======== Data excerpts ========

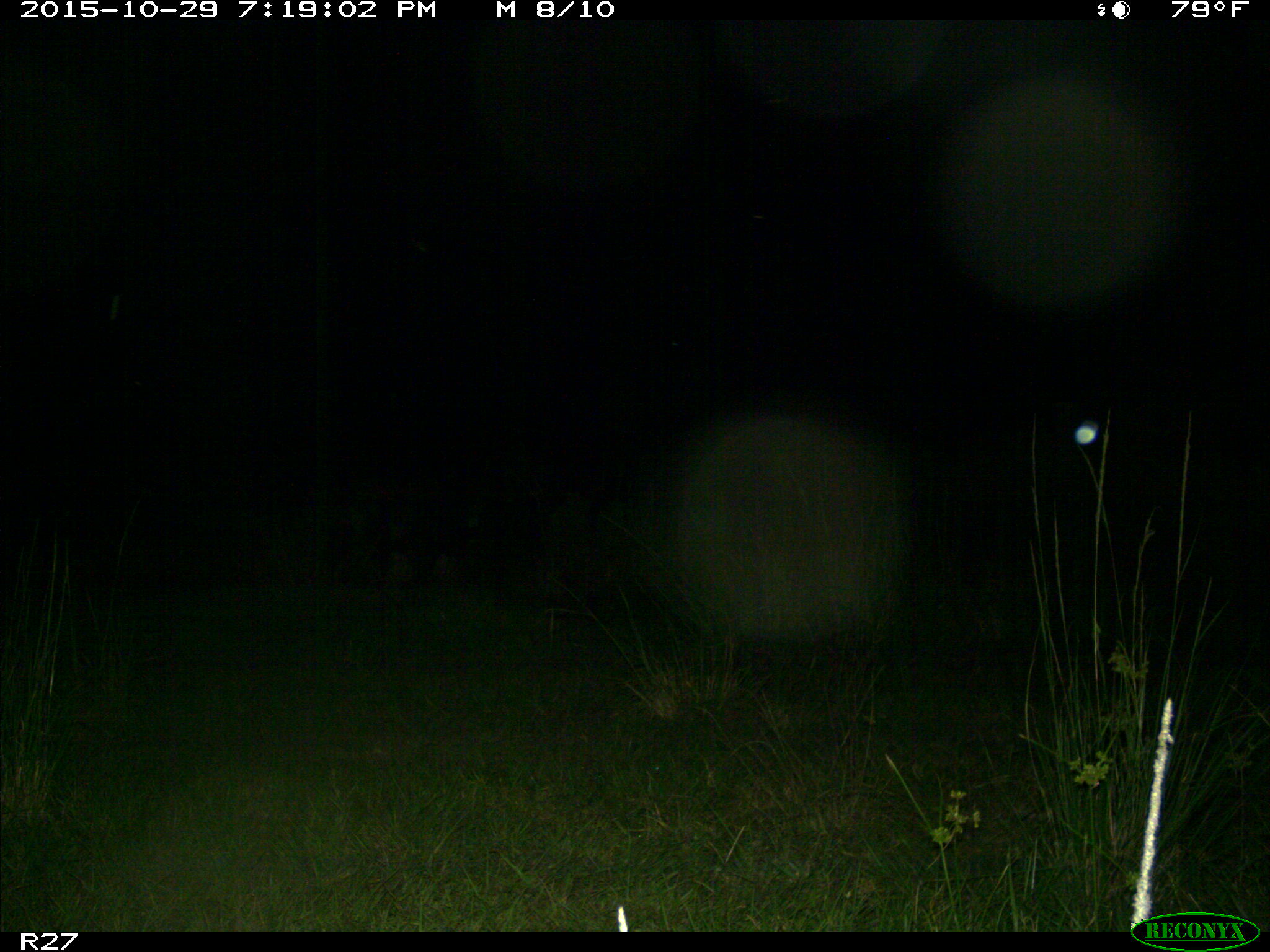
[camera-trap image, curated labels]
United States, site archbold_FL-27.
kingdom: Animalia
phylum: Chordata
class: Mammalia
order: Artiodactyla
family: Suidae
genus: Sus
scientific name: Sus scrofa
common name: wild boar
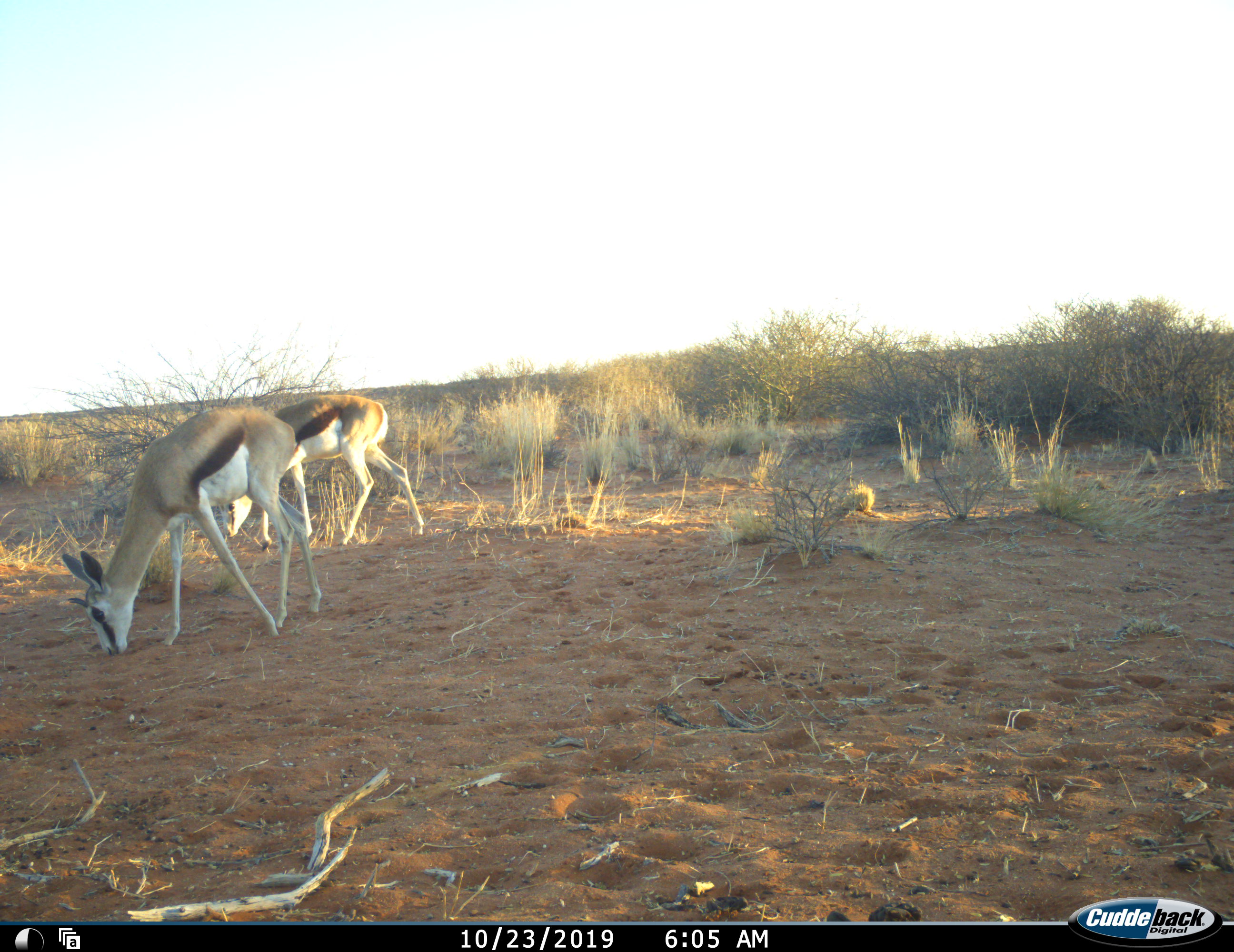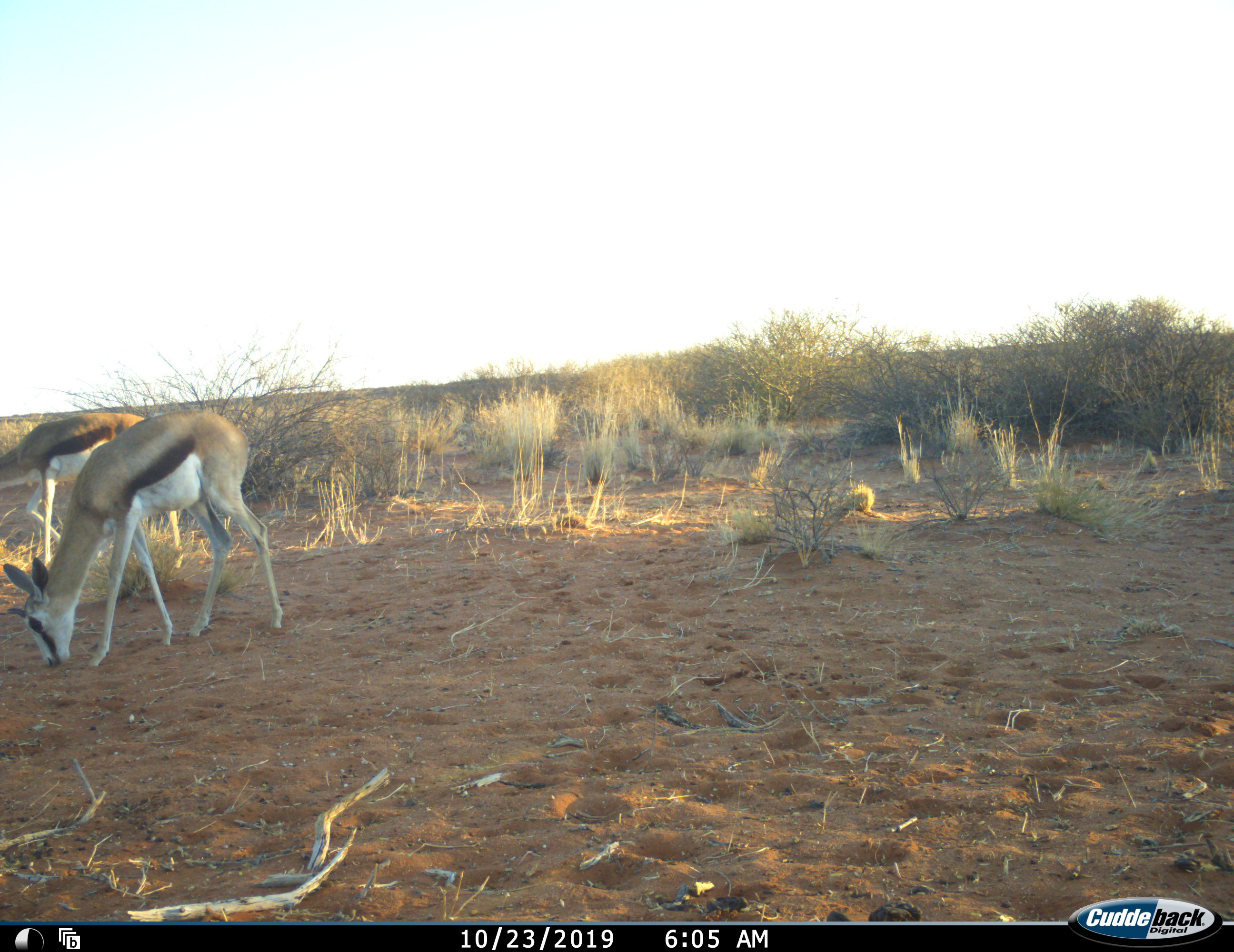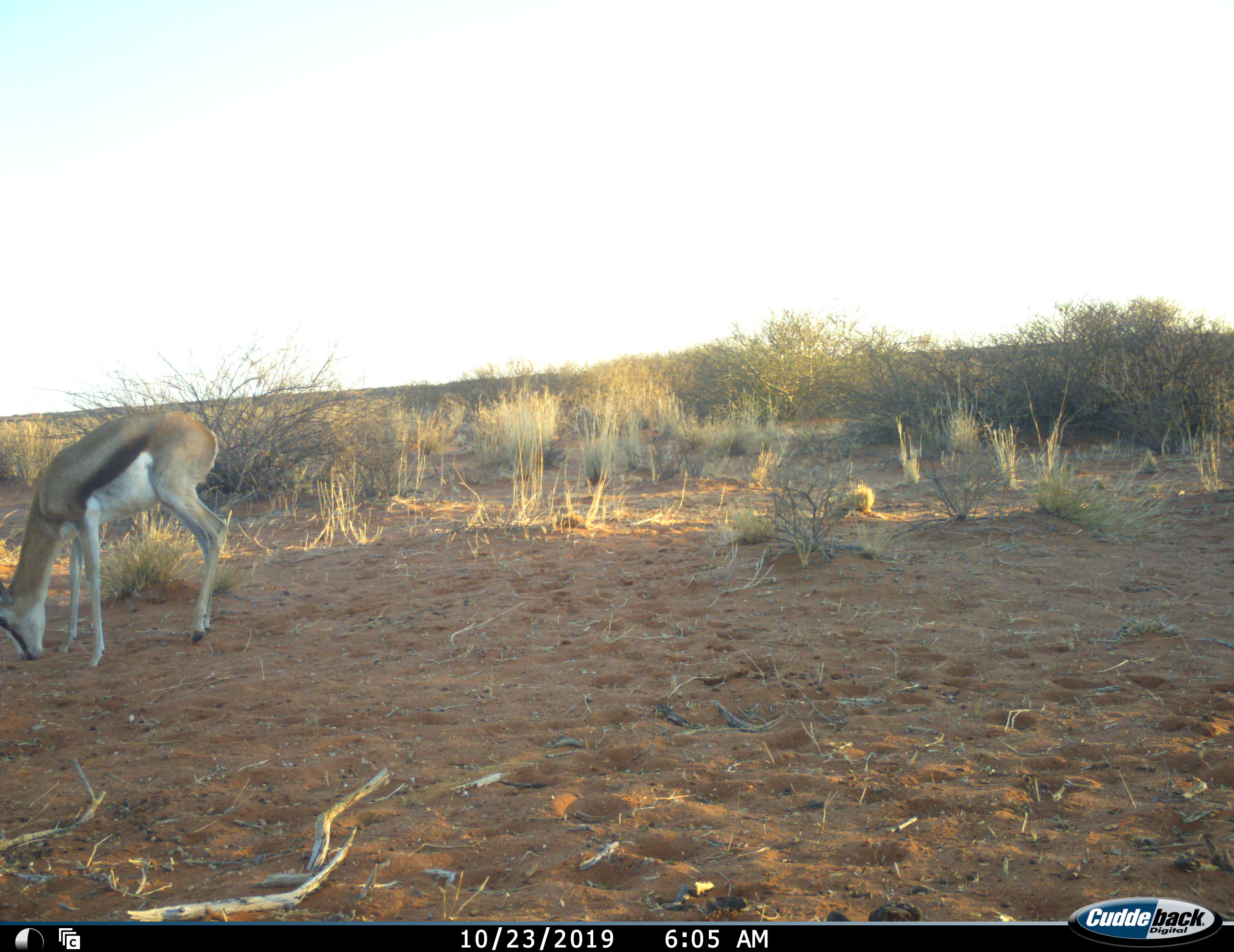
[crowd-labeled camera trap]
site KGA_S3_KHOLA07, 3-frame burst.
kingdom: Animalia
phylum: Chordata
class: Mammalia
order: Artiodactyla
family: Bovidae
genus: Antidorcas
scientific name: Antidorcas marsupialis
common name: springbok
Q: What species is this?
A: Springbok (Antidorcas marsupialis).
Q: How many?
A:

========

> Task to complete
Nothing but the pictures is to be left out; repeat the data exactly.

> Result of the task
[camera-trap image, curated labels]
United States, site archbold_FL-27.
kingdom: Animalia
phylum: Chordata
class: Mammalia
order: Artiodactyla
family: Suidae
genus: Sus
scientific name: Sus scrofa
common name: wild boar
[crowd-labeled camera trap]
site KGA_S3_KHOLA07, 3-frame burst.
kingdom: Animalia
phylum: Chordata
class: Mammalia
order: Artiodactyla
family: Bovidae
genus: Antidorcas
scientific name: Antidorcas marsupialis
common name: springbok
Q: What species is this?
A: Springbok (Antidorcas marsupialis).
Q: How many?
A:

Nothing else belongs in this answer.